Some of this underperformance is clearly related to tax reform issues. The House has inserted provisions in its tax bills that limit the deductibility of corporate debt, which may limit the ability of companies to issue debt.
But high yield has always been a bit more than just a yield play, Matt Maley from Miller Tabak tells me: “High yield is also a proxy for people’s willingness to take risk.”
How worrisome is all this? There are some signs the market advance is becoming more selective. Lowry’s, the oldest technical analysis service in the U.S., noted to clients that the share of stocks hitting new 52-week highs has been falling, from 16 percent on October 2 to 8.7 percent last week.
But the critical NYSE advance-decline line remained near new highs, though it has not advanced for the past month because of the weakness in small-caps.
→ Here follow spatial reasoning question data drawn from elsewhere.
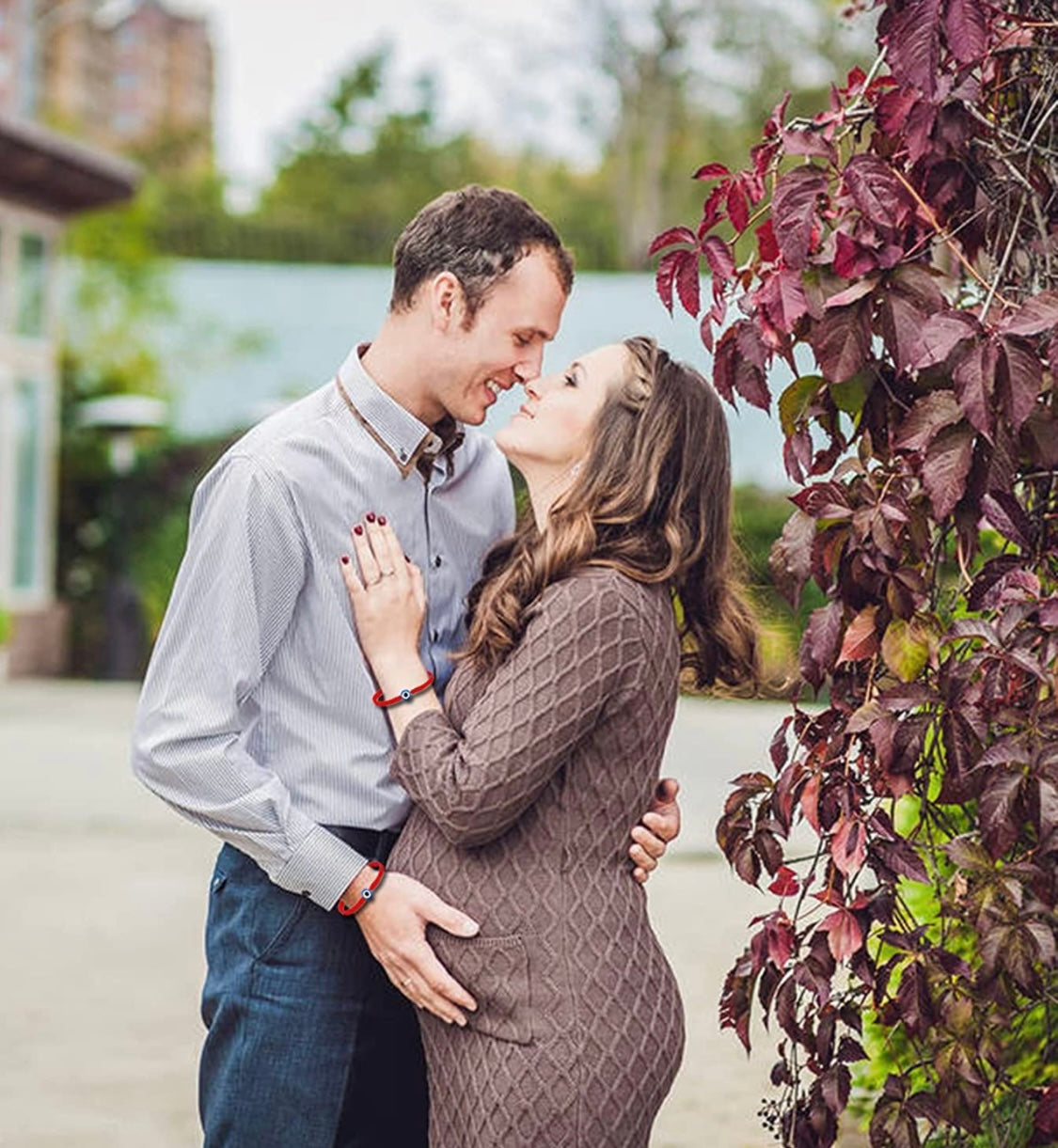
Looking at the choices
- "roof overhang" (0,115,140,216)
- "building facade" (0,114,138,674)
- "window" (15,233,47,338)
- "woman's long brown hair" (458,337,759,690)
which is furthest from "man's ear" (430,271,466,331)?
"window" (15,233,47,338)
For the moment, this weakness seems contained. Lowry’s sought to assure investors, saying, “The current divergences [between small- and big-cap stocks] are short term and minimal, and could be erased in a broad-based one-day rally.”
But it bears watching. Remember, one of the main reasons the market keeps holding up is that many investors are sitting on handsome profits. Many are boasting gains of 20 percent or more this year. Given those gains, most would naturally be reluctant to sell now, since you can sell in January not pay taxes for 16 months, and maybe get a tax cut to boot. It makes sense to stand pat.
However, if the markets start to slip notably, the need to preserve gains will trump any tax savings. And that could lead to a broader selloff.
Every old saw about the market has been wrong this year. “Sell in May and go away:” Wrong. “September is a weak month:” Wrong. “October is a weak month:” Wrong. “November is a strong month:” The jury is still out on that one.